Ibn al-Faridh, L’éloge du vin (al-khamriya), Paris, Vega, 1980.

L’éloge du Vin est un poème écrit par le soufi Charaf Addin ‘Omar ben al Faridh, ermite ayant vécu en Égypte entre 1181 et 1235. Il jouit d’une grande notoriété dès son vivant, si bien que même son contemporain, l’illustre métaphysicien andalou Ibn ‘Arabi, lui aurait porté une grande admiration. Les poèmes d’Ibn al Faridh sont d’ailleurs, aujourd’hui encore, chantés lors de rassemblements de derviches tourneurs entrant en extase.

Au présent poème sont joints les commentaires de deux mystiques musulmans. Le premier, Bourini, a vécu au XVIe siècle et propose une interprétation assez grammaticale et littéraliste. Le second est par contre plus versé dans la métaphysique et la mystique. ‘Abdalghani an Nabolosi (1641, Palestine – 1731) s’est en effet consacré à l’étude du « cheikh al akbar » (le plus grand des maîtres) d’Ibn ‘Arabi pendant plusieurs années à Damas, et son commentaire suit donc de près la doctrine de son maître.

Emile Dermenghem, fait en outre précéder son édition de L’éloge du Vin d’un « essai sur la mystique musulmane » écrit de sa plume. Il y parle tout d’abord de la mystique en général et expose ensuite la doctrine soufie en parcourant son histoire et sa pensée ; il s’arrête enfin en profondeur sur les figures d’ Ibn ‘Arabi et d’Ibn al Faridh. Le lecteur curieux y trouvera un aperçu clair et précis de la mystique musulmane.

[Essai sur la mystique musulmane d’Emile Dermenghem]

La vérité est une. La Tradition est universelle, avec ses formes et ses déformations diverses. Les similitudes, en ce cas, ne font que montrer l’unité de la doctrine. Se refusant systématiquement à tenir compte de ce qu’il peut y avoir de vérité objective, les historiens strictement profanes s’efforcent toujours de trouver des influences. Ils forment alors plusieurs hypothèses, toutes plus ou moins vraies ou plus ou moins fausses, incomplètes en tout cas, et souvent assez vaines. (pp. 17-18) [Essai sur la mystique musulmane – E. Dermenghem]

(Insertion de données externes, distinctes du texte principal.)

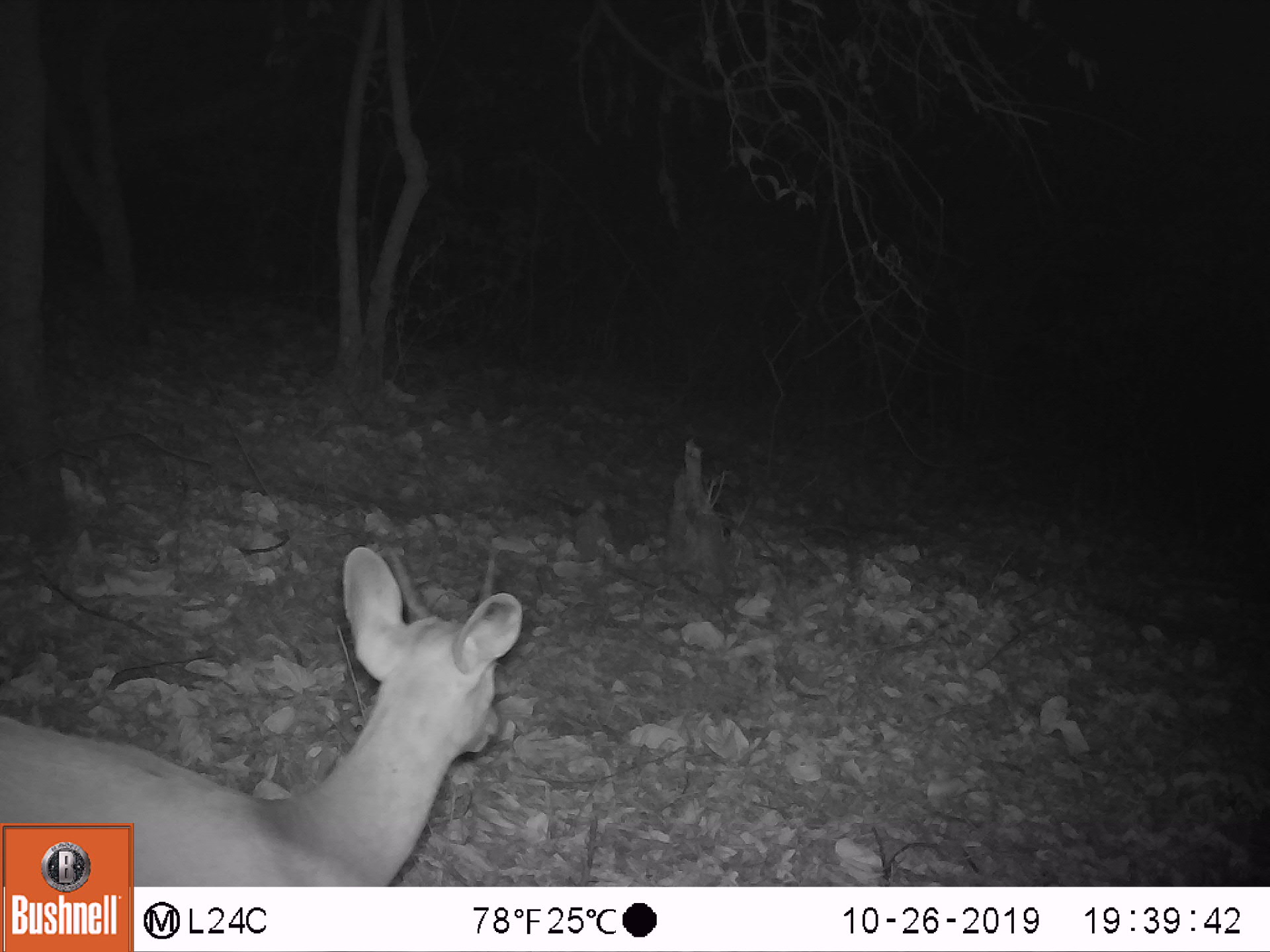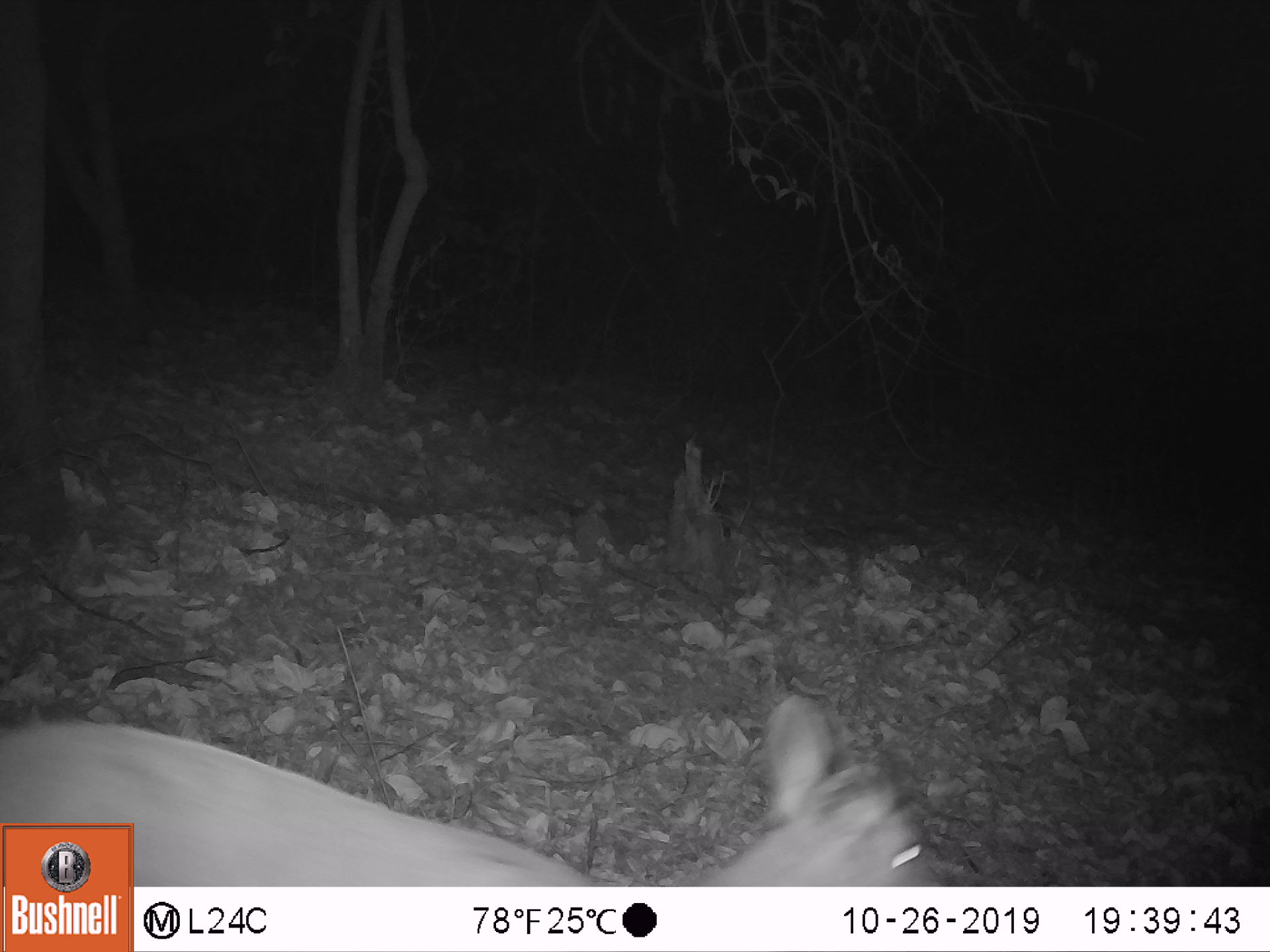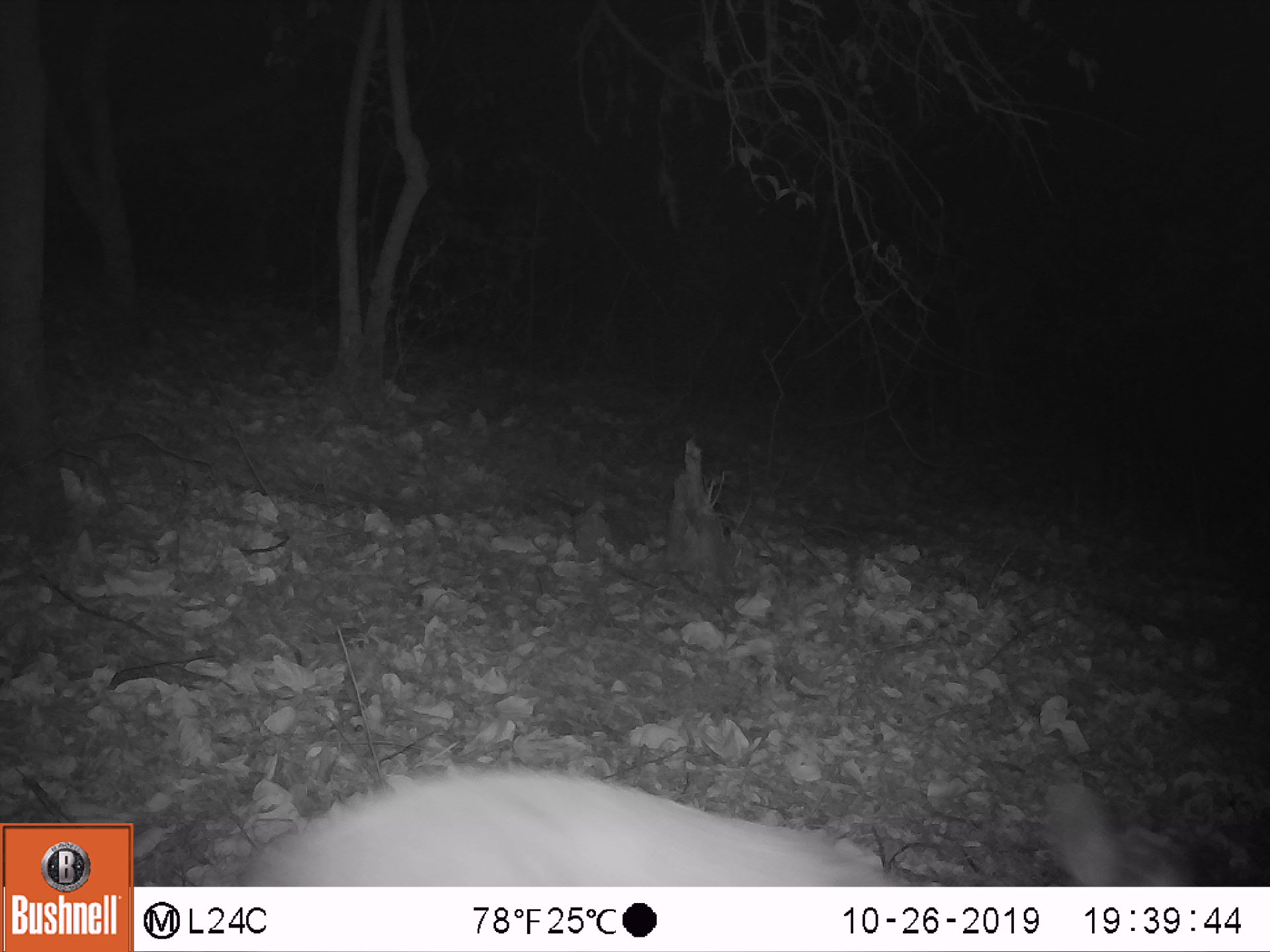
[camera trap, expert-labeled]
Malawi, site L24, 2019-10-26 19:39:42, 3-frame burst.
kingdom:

Le Dieu du Coran n’a en effet, « créé les hommes et les génies que pour l’adorer », c'est-à-dire, pour le connaître et l’aimer, commenteront les mystiques, dont le pur amour et la gloire de Dieu seront les leitmotivs continuels. (p. 29) [Essai sur la mystique musulmane – E. Dermenghem]

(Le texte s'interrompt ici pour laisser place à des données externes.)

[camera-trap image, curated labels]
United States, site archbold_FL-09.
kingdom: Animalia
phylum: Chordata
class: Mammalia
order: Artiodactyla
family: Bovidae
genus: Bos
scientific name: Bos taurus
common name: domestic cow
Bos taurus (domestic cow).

Le persan Jâmî déclare que le soufi a renoncé, non seulement à tout désir en cette vie, mais que sa volonté s’est même désintéressée de la vie future pour adhérer complètement à la volonté de son Seigneur. (p. 32) [Essai sur la mystique musulmane – E. Dermenghem]

L’on a proposé pour les mots soufi et tasawwouf (soufisme) diverses étymologies : selon certains, ces termes viendraient du verbe sâfa, être pur, du mot grec sophos, sage, et de saff, premier rang, des ahl as souffa, les « gens du banc », pieux compagnons du Prophète, qui couchaient dans un coin de la mosquée de Médine. L’on s’est arrêté à l’étymologie proposée dans le plus ancien traité arabe de soufisme d’Abou Nasr As Sarrâj et qui fait dériver soufi de souf, laine ; l’habit de laine, le froc, ayant été choisi par les premiers ascètes  musulmans, à l’imitation sans doute des moines et ermites chrétiens d’Orient. (pp. 33-34) [Essai sur la mystique musulmane – E. Dermenghem]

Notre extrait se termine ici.